- [TEXT SEGMENT]
┄┄┄┄┄┄
Ferns are weird. They’re green and leafy like other forest plants, but they reproduce more like mushrooms do—by releasing clouds of spores. Many species don’t require a partner for fertilization, unlike most of their seed-bearing cousins. Recent studies estimate ferns split from seed-bearing plants about 400 million years ago.

And fern genomes are bafflingly large. Despite ferns’ unique physiology and their relationship to seed plants, however, these strange genomes have been largely neglected by researchers. Until recently, only two (relatively small) fern genomes were fully sequenced, compared with more than 200 flowering plant genomes. Now the first full tree fern genome has been successfully sequenced—that of the flying spider-monkey tree fern—hinting at how these peculiar plants accrued such a massive set of genes.

“If you want to understand the origin of seeds or flowers, ferns are a very important comparison to make,” says Fay-Wei Li, a fern biologist at the Boyce Thompson Institute at Cornell University and co-author on the new study, published in Nature Plants. “But what I really want to know is why the fern genomes are this damn big.”

Li’s team found that the palm tree–shaped fern has more than six billion DNA base pairs, a billion more than the average genome for flowering plants (humans, by comparison, have about three billion pairs). The new analysis suggests that more than 100 million years ago, an ancestor of this fern duplicated its whole genome—a replication error that is common in plants, Li says.

But it is not clear why tree ferns would keep so much genetic material; most flowering plants return to slimmer genomes after duplications. This species might be hoarding chromosomes, Li says: “I call this the Marie Kondo hypothesis. The chromosomes spark joy for ferns, but they don’t spark joy for seed plants.” For plants that reproduce asexually, he says, a large genome can add opportunities for beneficial mutations to occur while buffering from undesirable ones. Ferns are also long-lived, so they evolve more slowly, which may have contributed to the retained genetic material.

Using the fully sequenced genome, the researchers also found which genes build the fern’s unusual trunklike stem—a valuable insight into how key traits evolved in stemmed plants, says Jan de Vries, a plant evolutionary biologist at the University of Göttingen in Germany, who was not involved in the study. “Evolution is a tinkerer. Illuminating what workable molecular programs have evolved tells us what is biologically possible and where the constraints are,” he says. “Using this knowledge, we can start tinkering ourselves for synthetic biological purposes.”
┄┄┄┄┄┄
- [RECORDS SUPPLIED]

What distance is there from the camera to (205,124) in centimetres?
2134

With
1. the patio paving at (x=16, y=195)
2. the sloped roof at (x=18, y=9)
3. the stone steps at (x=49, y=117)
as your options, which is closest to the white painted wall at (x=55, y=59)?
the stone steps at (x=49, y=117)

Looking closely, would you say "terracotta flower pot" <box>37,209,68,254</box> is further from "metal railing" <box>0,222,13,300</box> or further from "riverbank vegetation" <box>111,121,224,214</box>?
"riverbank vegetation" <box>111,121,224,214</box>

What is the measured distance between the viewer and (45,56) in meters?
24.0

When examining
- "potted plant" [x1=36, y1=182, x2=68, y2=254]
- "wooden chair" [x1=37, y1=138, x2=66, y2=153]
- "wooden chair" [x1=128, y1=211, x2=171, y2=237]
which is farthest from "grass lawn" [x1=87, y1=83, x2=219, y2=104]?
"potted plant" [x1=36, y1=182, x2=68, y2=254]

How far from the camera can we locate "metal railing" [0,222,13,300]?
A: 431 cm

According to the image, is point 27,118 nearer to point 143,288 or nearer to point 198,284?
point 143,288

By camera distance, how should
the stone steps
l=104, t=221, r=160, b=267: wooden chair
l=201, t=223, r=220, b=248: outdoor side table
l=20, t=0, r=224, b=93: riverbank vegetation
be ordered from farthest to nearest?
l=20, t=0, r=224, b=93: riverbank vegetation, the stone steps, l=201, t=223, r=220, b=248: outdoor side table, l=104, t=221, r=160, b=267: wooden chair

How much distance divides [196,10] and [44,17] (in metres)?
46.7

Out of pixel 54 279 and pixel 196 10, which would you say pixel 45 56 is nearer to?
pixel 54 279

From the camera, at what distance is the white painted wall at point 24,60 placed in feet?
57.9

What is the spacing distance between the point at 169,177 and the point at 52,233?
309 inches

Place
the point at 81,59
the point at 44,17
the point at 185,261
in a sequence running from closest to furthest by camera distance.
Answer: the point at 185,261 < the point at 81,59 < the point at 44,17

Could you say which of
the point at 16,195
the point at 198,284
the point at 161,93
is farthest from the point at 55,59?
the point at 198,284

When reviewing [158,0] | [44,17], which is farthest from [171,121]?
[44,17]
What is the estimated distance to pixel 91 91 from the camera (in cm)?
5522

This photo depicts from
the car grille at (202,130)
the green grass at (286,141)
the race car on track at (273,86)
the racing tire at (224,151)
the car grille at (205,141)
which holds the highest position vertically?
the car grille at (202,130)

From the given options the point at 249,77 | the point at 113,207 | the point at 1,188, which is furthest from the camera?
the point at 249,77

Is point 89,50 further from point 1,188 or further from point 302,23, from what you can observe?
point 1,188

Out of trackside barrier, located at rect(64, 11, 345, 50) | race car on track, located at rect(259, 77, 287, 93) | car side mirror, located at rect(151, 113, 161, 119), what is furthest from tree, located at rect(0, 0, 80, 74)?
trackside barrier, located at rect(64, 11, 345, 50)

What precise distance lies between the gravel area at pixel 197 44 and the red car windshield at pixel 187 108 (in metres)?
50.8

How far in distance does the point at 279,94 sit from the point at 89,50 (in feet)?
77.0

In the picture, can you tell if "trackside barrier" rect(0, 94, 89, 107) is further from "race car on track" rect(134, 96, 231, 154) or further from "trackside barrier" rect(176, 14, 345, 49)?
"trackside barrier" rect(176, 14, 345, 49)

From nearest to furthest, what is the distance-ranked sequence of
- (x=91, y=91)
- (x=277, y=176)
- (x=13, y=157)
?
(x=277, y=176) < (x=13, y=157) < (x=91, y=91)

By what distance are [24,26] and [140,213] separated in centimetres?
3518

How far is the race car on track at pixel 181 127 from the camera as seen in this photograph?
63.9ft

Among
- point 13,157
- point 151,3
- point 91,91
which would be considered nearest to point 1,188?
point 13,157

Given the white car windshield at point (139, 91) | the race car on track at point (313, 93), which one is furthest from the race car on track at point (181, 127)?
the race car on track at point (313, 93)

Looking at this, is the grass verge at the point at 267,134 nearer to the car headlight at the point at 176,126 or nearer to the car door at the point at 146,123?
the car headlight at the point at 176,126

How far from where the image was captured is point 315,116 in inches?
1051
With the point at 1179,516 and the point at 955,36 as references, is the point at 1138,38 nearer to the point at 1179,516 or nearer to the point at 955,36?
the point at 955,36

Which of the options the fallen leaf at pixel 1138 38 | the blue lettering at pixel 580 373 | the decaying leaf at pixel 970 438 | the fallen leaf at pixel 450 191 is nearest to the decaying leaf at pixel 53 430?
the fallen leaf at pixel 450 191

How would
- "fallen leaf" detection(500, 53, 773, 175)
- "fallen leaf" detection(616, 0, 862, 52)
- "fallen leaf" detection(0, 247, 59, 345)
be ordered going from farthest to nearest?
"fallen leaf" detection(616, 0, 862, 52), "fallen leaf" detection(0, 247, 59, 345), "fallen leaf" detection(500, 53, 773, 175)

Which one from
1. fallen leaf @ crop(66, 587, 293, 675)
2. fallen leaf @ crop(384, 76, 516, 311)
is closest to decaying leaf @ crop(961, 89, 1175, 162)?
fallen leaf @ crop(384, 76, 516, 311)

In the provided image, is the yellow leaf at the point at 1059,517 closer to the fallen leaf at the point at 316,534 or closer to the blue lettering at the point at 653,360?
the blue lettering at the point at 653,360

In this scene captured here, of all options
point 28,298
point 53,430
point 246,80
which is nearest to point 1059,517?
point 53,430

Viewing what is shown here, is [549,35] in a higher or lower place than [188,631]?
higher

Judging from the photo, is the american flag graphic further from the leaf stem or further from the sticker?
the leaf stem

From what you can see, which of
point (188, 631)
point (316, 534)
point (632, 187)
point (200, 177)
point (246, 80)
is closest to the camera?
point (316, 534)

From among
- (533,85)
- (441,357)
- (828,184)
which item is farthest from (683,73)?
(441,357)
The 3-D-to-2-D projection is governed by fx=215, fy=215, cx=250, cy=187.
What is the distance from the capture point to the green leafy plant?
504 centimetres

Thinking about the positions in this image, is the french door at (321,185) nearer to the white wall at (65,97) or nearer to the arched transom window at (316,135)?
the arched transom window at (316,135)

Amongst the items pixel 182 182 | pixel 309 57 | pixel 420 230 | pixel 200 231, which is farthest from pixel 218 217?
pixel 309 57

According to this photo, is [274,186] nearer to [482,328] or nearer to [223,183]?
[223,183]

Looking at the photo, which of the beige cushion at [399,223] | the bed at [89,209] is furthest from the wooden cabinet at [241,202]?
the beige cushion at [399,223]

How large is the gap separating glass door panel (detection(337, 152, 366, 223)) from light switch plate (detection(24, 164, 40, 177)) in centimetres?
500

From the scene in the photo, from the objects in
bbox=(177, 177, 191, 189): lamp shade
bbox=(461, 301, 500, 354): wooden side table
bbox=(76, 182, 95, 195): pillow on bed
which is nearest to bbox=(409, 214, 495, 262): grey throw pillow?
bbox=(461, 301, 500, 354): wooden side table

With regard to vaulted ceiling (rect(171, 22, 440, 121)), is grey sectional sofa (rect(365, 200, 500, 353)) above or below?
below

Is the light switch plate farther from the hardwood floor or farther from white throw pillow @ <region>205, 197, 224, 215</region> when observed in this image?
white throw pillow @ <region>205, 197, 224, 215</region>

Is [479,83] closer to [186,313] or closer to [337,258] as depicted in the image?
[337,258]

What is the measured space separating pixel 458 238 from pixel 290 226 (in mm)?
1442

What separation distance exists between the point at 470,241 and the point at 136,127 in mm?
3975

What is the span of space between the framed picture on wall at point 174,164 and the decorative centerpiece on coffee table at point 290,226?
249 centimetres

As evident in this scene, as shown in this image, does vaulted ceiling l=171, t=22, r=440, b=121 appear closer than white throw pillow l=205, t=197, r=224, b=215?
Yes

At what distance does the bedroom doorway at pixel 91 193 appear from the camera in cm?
┄┄┄┄┄┄
- [TRY IT] Reproduce, word for word, the portion of the fern genome article above that opens with the words containing "Li’s team found" and closes with "plants, Li says.".

- [REPLY TO THE EXERCISE]
Li’s team found that the palm tree–shaped fern has more than six billion DNA base pairs, a billion more than the average genome for flowering plants (humans, by comparison, have about three billion pairs). The new analysis suggests that more than 100 million years ago, an ancestor of this fern duplicated its whole genome—a replication error that is common in plants, Li says.